----- TRECHO SELECIONADO

De forma geral, o estágio possibilitou não só a aplicação de técnicas fundamentadas teoricamente, como também a construção de uma postura clínica sensível às necessidades do sujeito, mesmo em contextos de vulnerabilidade extrema. Como destaca Simonetti (2011), a atuação do psicólogo hospitalar não se limita à técnica, mas se ancora na escuta, no acolhimento e na presença ética diante do sofrimento.
Durante o processo, foi inevitável que emergissem reflexões sobre os próprios limites emocionais diante da dor vivenciada pela paciente. Muitos atendimentos beira-leito foram seguidos por momentos de introspecção, nos quais carregávamos simbolicamente as marcas da experiência do outro. A escuta da amputação, do medo e da ressignificação do corpo foi, ao mesmo tempo, campo de intervenção e de profunda reflexão interna. Essa vivência levou à reflexão sobre a responsabilidade ética da presença. Compreendemos que não cabe ao estagiário ou psicólogo hospitalar assumir o papel de herói, pois não se trata de salvar alguém ou decidir por ele, mas sim de sustentar o estar com ele, oferecendo escuta, amparo e presença como fundamentos essenciais do cuidado.
4. Considerações Finais
A vivência relatada trouxe evidências da complexidade da atuação psicológica em contexto hospitalar, especialmente diante de situações marcadas por perdas corporais e resistência terapêutica. Desde a primeira solicitação de avaliação psicológica, motivada pela recusa da paciente em realizar a amputação suprapatelar, até o último atendimento realizado após o procedimento cirúrgico, foi possível acompanhar de forma contínua os processos emocionais e subjetivos da paciente diante da iminente perda de um membro.

----------
----- MATERIAL FORNECIDO

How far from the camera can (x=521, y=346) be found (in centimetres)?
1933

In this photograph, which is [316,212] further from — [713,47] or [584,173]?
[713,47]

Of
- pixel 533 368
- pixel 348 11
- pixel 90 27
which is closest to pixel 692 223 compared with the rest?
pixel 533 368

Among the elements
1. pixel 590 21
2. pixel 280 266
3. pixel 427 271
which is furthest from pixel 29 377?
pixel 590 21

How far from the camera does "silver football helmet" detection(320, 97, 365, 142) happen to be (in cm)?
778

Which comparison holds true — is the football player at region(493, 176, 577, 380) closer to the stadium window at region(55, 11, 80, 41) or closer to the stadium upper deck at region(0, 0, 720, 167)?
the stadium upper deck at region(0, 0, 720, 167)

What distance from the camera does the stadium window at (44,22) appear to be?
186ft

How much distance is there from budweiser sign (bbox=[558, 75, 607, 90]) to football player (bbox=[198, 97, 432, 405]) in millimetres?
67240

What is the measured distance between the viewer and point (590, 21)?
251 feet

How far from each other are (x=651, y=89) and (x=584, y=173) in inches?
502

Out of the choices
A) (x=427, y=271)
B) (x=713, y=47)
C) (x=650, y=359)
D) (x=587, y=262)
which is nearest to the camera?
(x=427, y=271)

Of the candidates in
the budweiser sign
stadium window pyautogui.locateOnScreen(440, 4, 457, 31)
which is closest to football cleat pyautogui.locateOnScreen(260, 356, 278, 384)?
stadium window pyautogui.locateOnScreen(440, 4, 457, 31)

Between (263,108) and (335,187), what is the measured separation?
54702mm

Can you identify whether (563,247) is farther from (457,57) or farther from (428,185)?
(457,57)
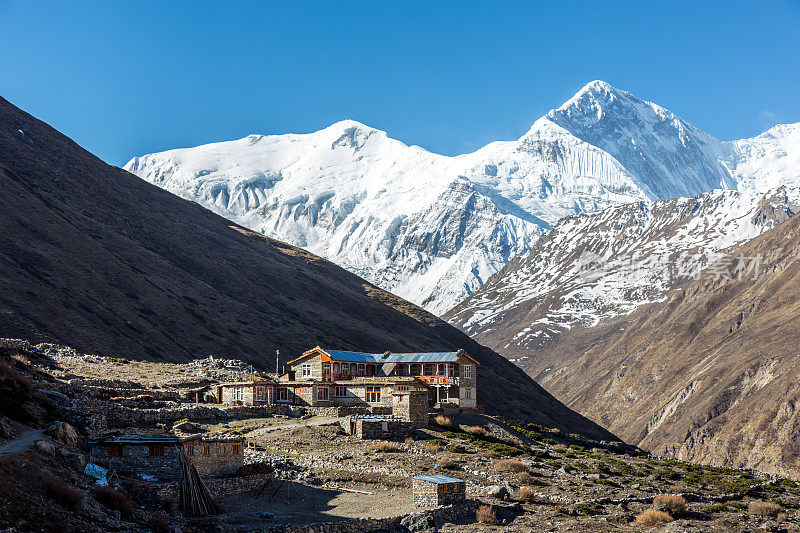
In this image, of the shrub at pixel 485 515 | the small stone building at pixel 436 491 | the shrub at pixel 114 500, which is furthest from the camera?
the shrub at pixel 485 515

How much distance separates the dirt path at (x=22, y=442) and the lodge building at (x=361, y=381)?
29600 mm

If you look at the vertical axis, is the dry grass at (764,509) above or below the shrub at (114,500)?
below

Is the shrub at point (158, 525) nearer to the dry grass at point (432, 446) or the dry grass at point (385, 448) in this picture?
the dry grass at point (385, 448)

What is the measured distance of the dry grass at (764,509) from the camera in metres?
47.8

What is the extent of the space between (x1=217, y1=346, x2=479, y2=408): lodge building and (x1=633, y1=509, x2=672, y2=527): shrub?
26403 millimetres

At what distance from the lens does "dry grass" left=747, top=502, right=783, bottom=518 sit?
47.8 metres

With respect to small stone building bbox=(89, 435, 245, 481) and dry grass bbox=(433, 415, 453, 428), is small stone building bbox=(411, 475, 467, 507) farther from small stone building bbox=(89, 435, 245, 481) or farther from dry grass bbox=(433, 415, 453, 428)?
dry grass bbox=(433, 415, 453, 428)

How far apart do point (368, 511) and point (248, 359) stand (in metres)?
85.8

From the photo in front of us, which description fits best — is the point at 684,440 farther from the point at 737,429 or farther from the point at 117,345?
the point at 117,345

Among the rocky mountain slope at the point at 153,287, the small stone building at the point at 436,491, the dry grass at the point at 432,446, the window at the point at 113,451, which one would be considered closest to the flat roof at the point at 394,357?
the dry grass at the point at 432,446

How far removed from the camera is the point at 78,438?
34.7 metres

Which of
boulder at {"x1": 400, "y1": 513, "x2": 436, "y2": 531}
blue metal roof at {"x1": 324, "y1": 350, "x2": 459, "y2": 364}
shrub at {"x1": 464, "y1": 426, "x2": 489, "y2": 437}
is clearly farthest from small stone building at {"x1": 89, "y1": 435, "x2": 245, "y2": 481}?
blue metal roof at {"x1": 324, "y1": 350, "x2": 459, "y2": 364}

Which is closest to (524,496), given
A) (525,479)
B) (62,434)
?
(525,479)

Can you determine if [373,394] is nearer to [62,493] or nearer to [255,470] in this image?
[255,470]
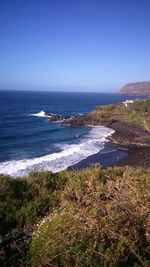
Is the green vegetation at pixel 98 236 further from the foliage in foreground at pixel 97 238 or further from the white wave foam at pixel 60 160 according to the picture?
the white wave foam at pixel 60 160

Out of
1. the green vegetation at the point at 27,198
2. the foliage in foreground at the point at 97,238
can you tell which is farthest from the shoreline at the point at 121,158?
the foliage in foreground at the point at 97,238

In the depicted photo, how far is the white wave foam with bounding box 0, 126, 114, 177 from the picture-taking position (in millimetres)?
29328

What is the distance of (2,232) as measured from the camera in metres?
8.58

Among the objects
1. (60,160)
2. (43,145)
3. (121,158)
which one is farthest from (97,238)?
(43,145)

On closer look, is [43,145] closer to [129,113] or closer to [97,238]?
[129,113]

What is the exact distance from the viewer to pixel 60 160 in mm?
33656

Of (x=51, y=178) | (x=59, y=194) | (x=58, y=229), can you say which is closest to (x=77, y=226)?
(x=58, y=229)

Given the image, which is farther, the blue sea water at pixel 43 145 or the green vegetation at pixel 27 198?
the blue sea water at pixel 43 145

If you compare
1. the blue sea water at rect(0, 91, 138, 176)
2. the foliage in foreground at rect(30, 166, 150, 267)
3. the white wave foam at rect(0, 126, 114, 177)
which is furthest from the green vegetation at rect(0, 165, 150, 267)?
the blue sea water at rect(0, 91, 138, 176)

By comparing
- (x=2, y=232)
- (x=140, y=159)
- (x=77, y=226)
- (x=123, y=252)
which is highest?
(x=77, y=226)

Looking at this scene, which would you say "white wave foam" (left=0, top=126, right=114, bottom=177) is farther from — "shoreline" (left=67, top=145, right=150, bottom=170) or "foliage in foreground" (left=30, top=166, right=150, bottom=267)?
"foliage in foreground" (left=30, top=166, right=150, bottom=267)

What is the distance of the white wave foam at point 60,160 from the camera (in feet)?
96.2

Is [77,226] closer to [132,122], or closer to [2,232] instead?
[2,232]

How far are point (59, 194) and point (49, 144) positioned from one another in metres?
31.9
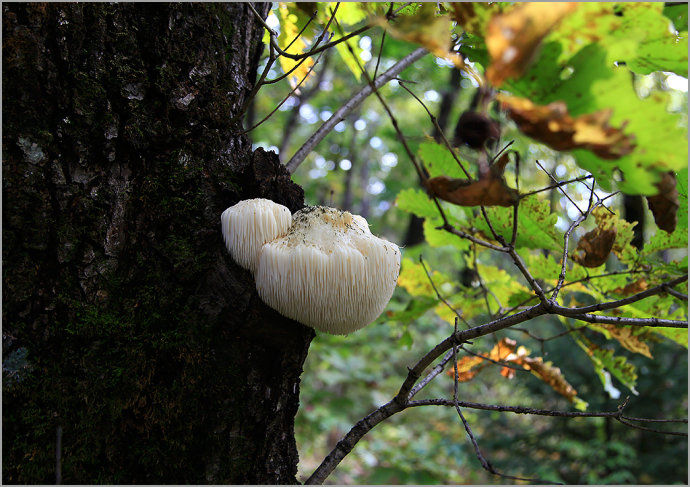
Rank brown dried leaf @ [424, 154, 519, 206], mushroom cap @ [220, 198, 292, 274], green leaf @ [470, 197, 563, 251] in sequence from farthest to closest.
A: 1. green leaf @ [470, 197, 563, 251]
2. mushroom cap @ [220, 198, 292, 274]
3. brown dried leaf @ [424, 154, 519, 206]

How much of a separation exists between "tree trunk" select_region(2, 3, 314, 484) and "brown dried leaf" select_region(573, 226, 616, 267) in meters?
0.94

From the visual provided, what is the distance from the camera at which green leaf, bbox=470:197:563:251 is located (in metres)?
1.51

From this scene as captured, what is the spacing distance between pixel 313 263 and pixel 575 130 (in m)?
0.73

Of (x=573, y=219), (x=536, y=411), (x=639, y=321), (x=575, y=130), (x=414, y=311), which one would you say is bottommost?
(x=536, y=411)

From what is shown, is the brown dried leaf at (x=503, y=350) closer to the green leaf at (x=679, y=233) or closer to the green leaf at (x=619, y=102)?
the green leaf at (x=679, y=233)

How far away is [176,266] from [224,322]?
226 millimetres

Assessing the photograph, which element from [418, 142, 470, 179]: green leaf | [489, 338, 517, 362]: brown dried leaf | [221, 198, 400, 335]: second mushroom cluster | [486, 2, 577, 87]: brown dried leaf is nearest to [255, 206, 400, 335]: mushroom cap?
[221, 198, 400, 335]: second mushroom cluster

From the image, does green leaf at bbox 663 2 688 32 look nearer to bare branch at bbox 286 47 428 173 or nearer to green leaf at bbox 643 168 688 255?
green leaf at bbox 643 168 688 255

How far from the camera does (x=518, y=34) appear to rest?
1.99 feet

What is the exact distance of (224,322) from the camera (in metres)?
1.27

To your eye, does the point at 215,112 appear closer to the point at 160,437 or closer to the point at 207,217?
the point at 207,217

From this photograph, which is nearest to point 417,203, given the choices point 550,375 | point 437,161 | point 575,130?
point 437,161

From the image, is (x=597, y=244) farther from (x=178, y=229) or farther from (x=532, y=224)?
(x=178, y=229)

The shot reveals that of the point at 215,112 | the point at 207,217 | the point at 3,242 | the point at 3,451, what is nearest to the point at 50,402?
the point at 3,451
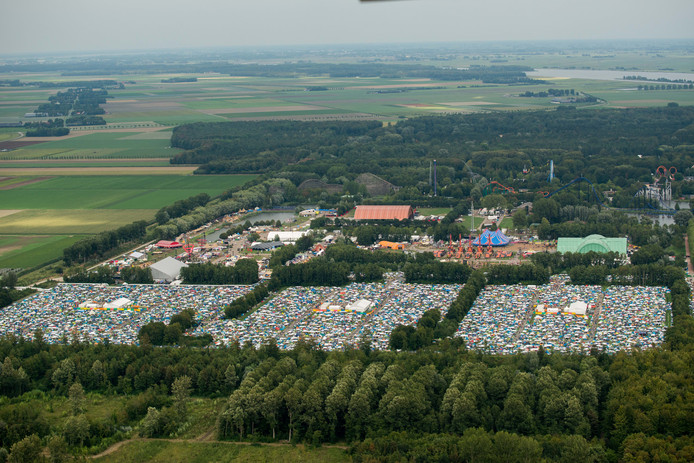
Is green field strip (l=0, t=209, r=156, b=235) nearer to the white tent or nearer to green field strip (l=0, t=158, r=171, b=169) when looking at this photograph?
the white tent

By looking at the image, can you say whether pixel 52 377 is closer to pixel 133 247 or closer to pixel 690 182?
pixel 133 247

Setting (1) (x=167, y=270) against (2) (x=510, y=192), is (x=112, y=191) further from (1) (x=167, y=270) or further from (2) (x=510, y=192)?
(2) (x=510, y=192)

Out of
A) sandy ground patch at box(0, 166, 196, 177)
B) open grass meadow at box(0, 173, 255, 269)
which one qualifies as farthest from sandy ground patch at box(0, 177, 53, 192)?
sandy ground patch at box(0, 166, 196, 177)

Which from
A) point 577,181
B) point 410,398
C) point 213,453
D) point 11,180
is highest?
point 410,398

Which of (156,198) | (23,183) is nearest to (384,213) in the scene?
(156,198)

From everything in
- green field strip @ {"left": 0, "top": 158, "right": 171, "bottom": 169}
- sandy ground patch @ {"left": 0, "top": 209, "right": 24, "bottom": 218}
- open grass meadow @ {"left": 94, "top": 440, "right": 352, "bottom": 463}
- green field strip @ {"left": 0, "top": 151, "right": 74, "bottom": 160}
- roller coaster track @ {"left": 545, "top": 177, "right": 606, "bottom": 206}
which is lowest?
open grass meadow @ {"left": 94, "top": 440, "right": 352, "bottom": 463}

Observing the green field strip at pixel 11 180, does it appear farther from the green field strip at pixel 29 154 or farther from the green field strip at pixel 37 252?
the green field strip at pixel 37 252

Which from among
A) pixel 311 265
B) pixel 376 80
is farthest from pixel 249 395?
pixel 376 80
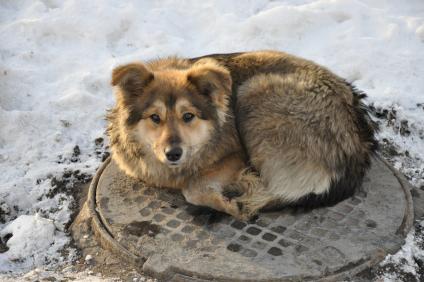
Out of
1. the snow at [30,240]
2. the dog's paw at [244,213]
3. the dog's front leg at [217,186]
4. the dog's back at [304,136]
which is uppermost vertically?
the dog's back at [304,136]

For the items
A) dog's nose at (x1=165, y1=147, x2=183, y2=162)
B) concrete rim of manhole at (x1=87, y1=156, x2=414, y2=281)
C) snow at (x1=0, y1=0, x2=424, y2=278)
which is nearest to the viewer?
concrete rim of manhole at (x1=87, y1=156, x2=414, y2=281)

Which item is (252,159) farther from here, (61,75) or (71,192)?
(61,75)

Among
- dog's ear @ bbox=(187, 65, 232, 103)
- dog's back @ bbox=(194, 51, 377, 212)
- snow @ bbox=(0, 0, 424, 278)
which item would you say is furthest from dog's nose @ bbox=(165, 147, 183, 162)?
snow @ bbox=(0, 0, 424, 278)

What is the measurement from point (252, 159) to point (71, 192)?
1.60 metres

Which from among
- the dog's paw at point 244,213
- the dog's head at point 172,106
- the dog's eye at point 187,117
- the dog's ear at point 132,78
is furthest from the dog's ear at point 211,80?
the dog's paw at point 244,213

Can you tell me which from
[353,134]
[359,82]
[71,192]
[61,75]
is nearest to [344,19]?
[359,82]

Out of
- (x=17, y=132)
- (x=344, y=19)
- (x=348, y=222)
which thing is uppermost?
(x=344, y=19)

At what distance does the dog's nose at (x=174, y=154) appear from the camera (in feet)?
11.8

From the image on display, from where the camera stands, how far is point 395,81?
560cm

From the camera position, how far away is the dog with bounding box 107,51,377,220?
3.77 meters

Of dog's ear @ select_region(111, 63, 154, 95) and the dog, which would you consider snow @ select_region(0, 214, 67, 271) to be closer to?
the dog

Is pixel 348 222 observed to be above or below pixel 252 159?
below

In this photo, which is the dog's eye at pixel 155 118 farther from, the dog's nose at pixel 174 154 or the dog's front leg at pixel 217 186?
the dog's front leg at pixel 217 186

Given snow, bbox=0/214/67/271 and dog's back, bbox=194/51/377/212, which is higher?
dog's back, bbox=194/51/377/212
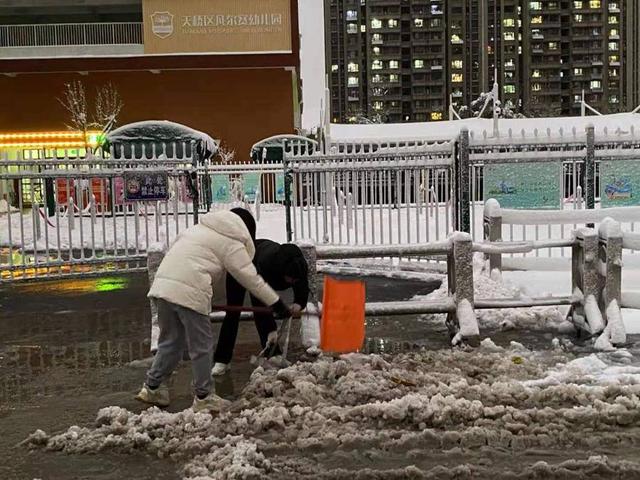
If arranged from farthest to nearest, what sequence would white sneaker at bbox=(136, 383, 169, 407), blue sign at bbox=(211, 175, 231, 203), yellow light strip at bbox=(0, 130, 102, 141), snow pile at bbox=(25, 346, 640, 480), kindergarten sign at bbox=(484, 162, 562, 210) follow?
yellow light strip at bbox=(0, 130, 102, 141), blue sign at bbox=(211, 175, 231, 203), kindergarten sign at bbox=(484, 162, 562, 210), white sneaker at bbox=(136, 383, 169, 407), snow pile at bbox=(25, 346, 640, 480)

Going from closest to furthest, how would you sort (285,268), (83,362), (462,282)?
(285,268)
(83,362)
(462,282)

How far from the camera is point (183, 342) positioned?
20.0 feet

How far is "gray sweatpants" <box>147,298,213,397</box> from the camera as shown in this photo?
5.87 meters

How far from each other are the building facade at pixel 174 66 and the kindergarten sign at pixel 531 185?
86.7 feet

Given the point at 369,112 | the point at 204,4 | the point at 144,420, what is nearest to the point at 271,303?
the point at 144,420

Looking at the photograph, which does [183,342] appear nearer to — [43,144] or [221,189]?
[221,189]

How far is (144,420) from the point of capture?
5.61 meters

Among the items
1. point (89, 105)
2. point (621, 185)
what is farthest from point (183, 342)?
point (89, 105)

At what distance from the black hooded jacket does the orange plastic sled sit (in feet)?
0.76

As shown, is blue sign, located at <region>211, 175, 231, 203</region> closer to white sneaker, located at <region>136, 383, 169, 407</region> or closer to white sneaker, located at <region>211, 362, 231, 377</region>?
white sneaker, located at <region>211, 362, 231, 377</region>

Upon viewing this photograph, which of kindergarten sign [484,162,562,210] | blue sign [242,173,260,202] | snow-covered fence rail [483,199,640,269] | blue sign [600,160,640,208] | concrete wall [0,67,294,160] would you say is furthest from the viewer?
concrete wall [0,67,294,160]

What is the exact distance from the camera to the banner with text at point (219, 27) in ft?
122

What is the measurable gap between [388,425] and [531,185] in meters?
7.32

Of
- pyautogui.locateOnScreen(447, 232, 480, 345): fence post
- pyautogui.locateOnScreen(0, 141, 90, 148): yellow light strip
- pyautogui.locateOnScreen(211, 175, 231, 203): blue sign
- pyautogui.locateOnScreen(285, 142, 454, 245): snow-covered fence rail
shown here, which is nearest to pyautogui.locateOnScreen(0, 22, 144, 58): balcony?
pyautogui.locateOnScreen(0, 141, 90, 148): yellow light strip
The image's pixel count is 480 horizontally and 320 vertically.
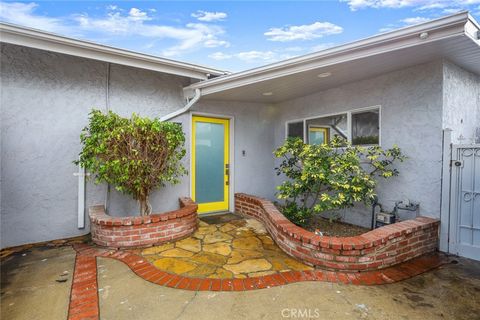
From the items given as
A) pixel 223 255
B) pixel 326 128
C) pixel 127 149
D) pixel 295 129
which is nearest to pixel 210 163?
pixel 127 149

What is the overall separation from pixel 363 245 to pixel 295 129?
11.8 feet

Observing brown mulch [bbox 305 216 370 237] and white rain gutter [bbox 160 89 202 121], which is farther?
white rain gutter [bbox 160 89 202 121]

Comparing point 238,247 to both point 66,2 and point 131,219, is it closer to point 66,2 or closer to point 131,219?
point 131,219

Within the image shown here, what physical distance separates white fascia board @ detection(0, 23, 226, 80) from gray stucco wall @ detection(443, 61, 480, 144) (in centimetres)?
404

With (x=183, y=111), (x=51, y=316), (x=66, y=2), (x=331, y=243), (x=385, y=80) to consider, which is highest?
(x=66, y=2)

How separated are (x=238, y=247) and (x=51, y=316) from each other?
232cm

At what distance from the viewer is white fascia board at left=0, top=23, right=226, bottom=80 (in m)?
3.14

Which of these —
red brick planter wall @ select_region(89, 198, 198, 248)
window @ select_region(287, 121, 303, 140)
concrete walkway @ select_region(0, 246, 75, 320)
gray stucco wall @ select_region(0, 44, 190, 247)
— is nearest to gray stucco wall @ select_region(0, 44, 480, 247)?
gray stucco wall @ select_region(0, 44, 190, 247)

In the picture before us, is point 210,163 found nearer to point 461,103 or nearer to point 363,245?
point 363,245

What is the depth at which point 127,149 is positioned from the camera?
387 cm

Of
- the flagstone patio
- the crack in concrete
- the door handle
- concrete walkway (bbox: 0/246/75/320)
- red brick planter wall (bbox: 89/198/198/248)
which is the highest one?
the door handle

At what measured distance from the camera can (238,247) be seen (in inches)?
149

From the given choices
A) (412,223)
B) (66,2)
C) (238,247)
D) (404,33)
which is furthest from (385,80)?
(66,2)

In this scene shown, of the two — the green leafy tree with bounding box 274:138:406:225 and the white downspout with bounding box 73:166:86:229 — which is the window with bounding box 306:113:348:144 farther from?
the white downspout with bounding box 73:166:86:229
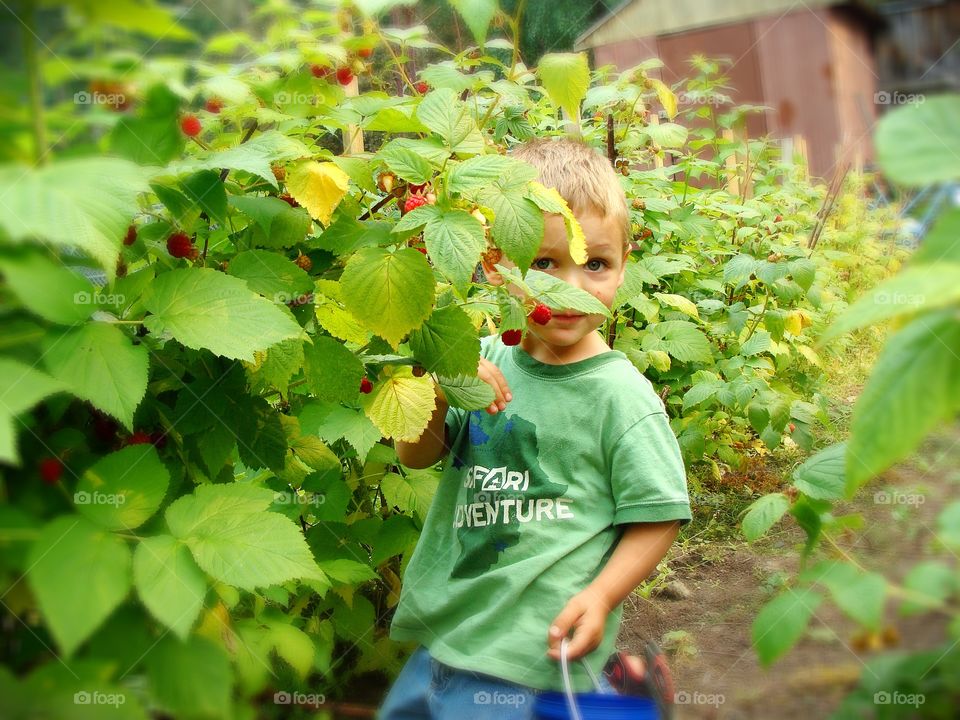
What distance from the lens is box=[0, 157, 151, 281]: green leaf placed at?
1.73ft

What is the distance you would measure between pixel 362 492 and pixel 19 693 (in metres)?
1.30

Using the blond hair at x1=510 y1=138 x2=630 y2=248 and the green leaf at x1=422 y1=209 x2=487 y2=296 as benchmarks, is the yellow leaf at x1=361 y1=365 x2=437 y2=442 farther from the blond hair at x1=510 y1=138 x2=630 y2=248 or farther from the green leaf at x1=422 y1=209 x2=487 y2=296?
the blond hair at x1=510 y1=138 x2=630 y2=248

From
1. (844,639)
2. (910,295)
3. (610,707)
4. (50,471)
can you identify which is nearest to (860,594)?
(844,639)

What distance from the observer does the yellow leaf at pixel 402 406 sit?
1.15m

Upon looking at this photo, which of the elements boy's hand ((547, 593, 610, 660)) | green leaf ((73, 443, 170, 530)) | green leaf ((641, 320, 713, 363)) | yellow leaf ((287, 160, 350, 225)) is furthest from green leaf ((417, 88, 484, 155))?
green leaf ((641, 320, 713, 363))

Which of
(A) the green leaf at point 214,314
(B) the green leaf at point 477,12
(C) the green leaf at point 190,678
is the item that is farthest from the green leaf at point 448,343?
(C) the green leaf at point 190,678

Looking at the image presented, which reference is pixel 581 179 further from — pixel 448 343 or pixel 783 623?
pixel 783 623

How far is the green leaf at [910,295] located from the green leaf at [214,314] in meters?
0.62

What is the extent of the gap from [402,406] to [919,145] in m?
0.77

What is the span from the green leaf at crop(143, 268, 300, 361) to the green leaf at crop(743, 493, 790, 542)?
25.4 inches

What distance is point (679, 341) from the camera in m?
2.59

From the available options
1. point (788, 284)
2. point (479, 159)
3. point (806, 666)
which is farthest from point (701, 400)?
point (806, 666)

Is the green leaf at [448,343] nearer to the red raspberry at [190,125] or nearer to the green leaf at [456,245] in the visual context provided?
the green leaf at [456,245]

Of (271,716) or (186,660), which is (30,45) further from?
(271,716)
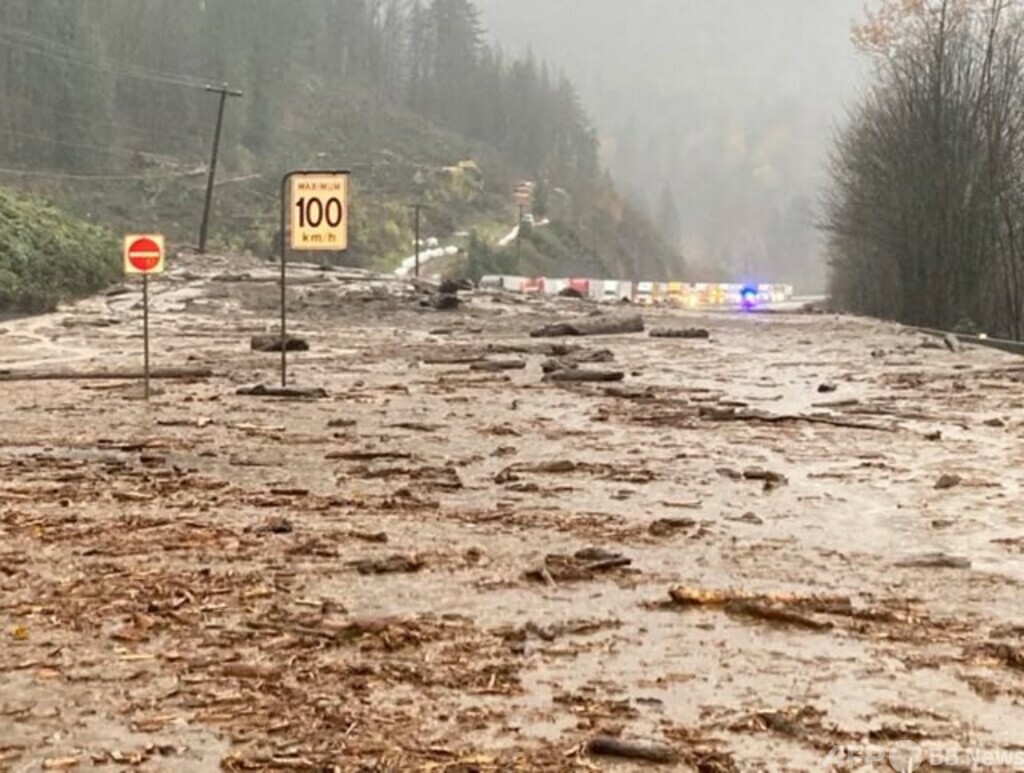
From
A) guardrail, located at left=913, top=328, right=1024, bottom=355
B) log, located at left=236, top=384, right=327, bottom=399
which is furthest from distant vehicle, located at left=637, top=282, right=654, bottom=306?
log, located at left=236, top=384, right=327, bottom=399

----------

• [PERGUNTAS A RESPONDER]
A - No trecho sobre psicologia hospitalar, o que motivou a primeira solicitação de avaliação psicológica?
B - Por favor, retome o trecho sobre psicologia hospitalar a partir do ponto em que ele termina.

• [RESPOSTAS EM ORDEM]
A - A recusa da paciente em realizar a amputação suprapatelar.

B -
A atuação em dupla, orientada por supervisão especializada, permitiu o desenvolvimento de um plano de cuidado que articulou intervenções baseadas na Terapia Cognitivo-Comportamental, elaboração de documento psicológico e recursos voltados à simbolização da perda. Desde o primeiro contato, diante de uma paciente permeada pela negação, foi possível assumir uma postura ética e acolhedora, compreendendo o impacto psíquico do risco de amputação. Com o desenrolar dos atendimentos, observou-se uma gradual flexibilização diante do quadro, que culminou na aceitação do procedimento, reforçando a importância do vínculo terapêutico e de uma linguagem acessível, capaz de alcançar o paciente e favorecer decisões conscientes. A aplicação de recursos simbólicos e expressivos favoreceu a elaboração emocional diante da perda do membro. A atuação permitiu ainda integrar a trajetória vivida, validar o processo percorrido e oferecer psicoeducação voltada à continuidade do cuidado. A experiência formativa possibilitou não apenas o exercício prático dessa área da Psicologia, mas também um profundo aprendizado sobre os sentidos do cuidado, os limites da atuação e a importância de uma presença comprometida com o sofrimento do outro.
Diante disso, reafirma-se que a atuação de estagiários de Psicologia, quando realizada a partir de uma dimensão teórica alinhada à sensibilidade humana e conduzida sob supervisão qualificada, pode oferecer contribuições significativas ao cuidado hospitalar. Estar com o outro (paciente) e poder contar com o outro (dupla), em momentos-limite, ainda que em um cenário de formação, é também uma forma legítima de marcar a complexa atuação da Psicologia no contexto hospitalar, com ênfase nos processos de amputação vivenciados por pacientes diabéticos.